A comprehensive Face Mask Detection System that uses state-of-the-art deep learning models to detect whether people are wearing masks. The system processes static images, video files, and live webcam feeds in real time.
The pipeline uses a two-stage approach: first, a Caffe DNN Single Shot MultiBox Detector (SSD) model detects all faces in the frame with 98%+ accuracy.

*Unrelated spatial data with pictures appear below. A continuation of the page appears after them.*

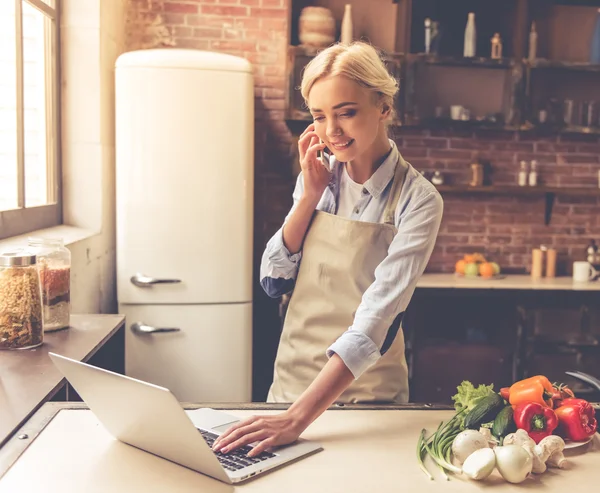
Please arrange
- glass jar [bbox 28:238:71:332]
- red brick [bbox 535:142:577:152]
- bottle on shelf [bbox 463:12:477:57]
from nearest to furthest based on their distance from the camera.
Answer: glass jar [bbox 28:238:71:332] < bottle on shelf [bbox 463:12:477:57] < red brick [bbox 535:142:577:152]

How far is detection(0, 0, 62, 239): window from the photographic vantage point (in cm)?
262

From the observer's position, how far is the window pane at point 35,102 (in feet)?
9.57

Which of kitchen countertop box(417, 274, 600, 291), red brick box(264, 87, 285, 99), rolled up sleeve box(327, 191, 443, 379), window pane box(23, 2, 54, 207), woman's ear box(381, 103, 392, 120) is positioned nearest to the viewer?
rolled up sleeve box(327, 191, 443, 379)

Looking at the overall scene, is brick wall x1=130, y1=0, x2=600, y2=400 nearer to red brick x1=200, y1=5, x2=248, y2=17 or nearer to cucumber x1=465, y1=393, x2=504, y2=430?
red brick x1=200, y1=5, x2=248, y2=17

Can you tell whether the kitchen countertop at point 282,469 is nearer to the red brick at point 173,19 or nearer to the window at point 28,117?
the window at point 28,117

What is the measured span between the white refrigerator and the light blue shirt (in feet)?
4.88

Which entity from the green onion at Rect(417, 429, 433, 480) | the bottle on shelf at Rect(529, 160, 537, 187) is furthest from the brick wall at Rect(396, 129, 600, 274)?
the green onion at Rect(417, 429, 433, 480)

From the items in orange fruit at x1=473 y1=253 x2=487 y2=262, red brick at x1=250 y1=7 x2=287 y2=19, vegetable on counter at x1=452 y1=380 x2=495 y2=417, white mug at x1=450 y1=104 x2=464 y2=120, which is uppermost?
red brick at x1=250 y1=7 x2=287 y2=19

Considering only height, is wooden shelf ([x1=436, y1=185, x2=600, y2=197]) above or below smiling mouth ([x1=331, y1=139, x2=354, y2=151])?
below

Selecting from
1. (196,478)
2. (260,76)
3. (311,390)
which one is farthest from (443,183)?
(196,478)

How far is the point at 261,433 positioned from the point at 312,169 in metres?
0.75

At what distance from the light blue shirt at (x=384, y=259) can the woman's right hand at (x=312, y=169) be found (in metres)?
0.05

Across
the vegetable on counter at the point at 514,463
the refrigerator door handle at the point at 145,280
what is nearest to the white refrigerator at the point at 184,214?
the refrigerator door handle at the point at 145,280

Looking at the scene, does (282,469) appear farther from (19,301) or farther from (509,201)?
(509,201)
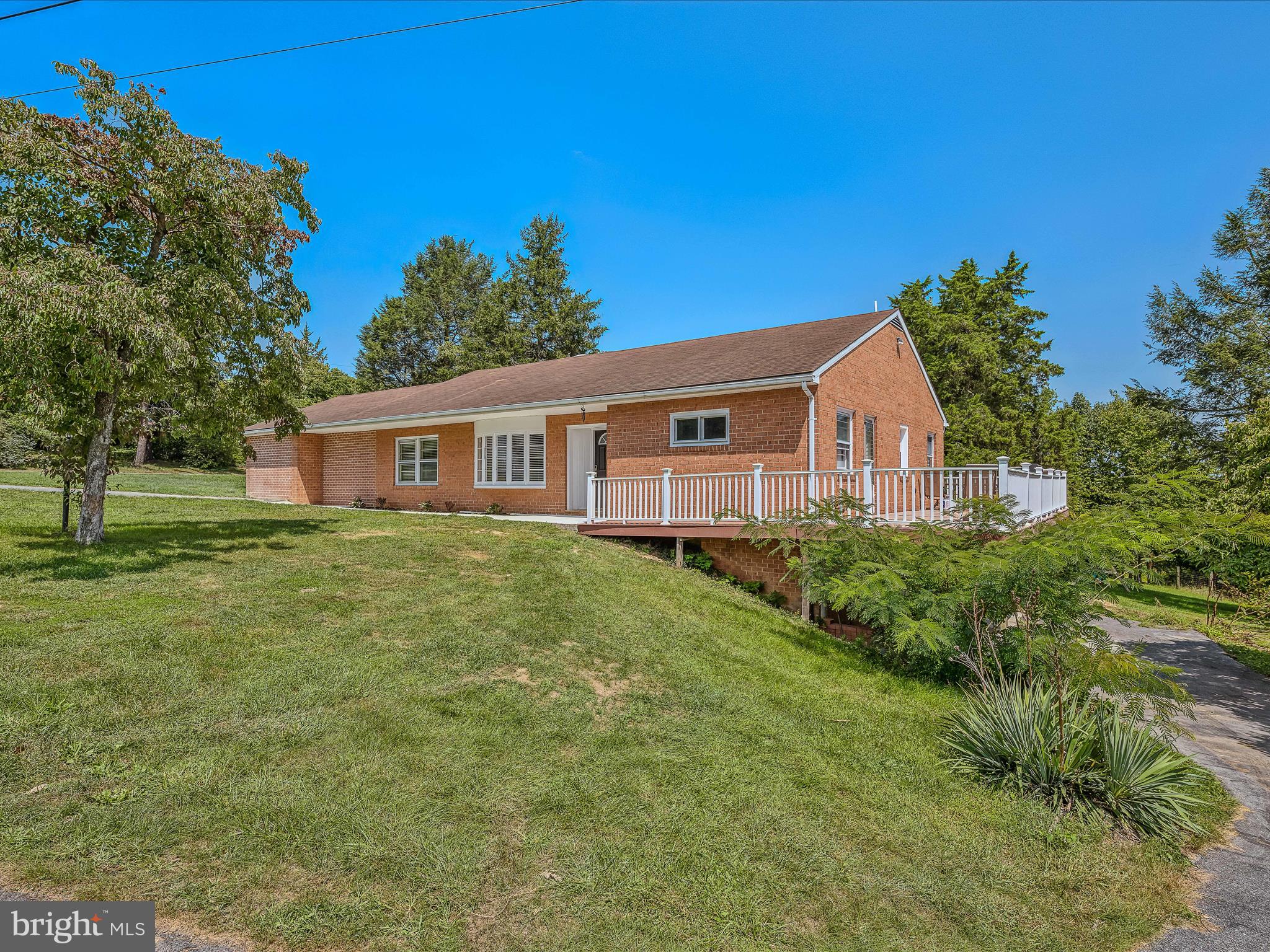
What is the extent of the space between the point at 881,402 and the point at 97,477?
51.5ft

Each detected face ROI is then cropped, preprocessed to 224×224 pixels, and classified as Mask / No Mask by a fine-tuned VGG16 model achieving 95%+ accuracy.
The system is deployed as a Flask web application with a modern, responsive UI supporting photo upload, camera capture, video upload with background processing, and a live MJPEG webcam stream. The dataset (9,525 images) was published on Kaggle by the author and used for training, testing, and validation. Color-coded bounding boxes (green = mask, red = no mask) annotate the output in real time.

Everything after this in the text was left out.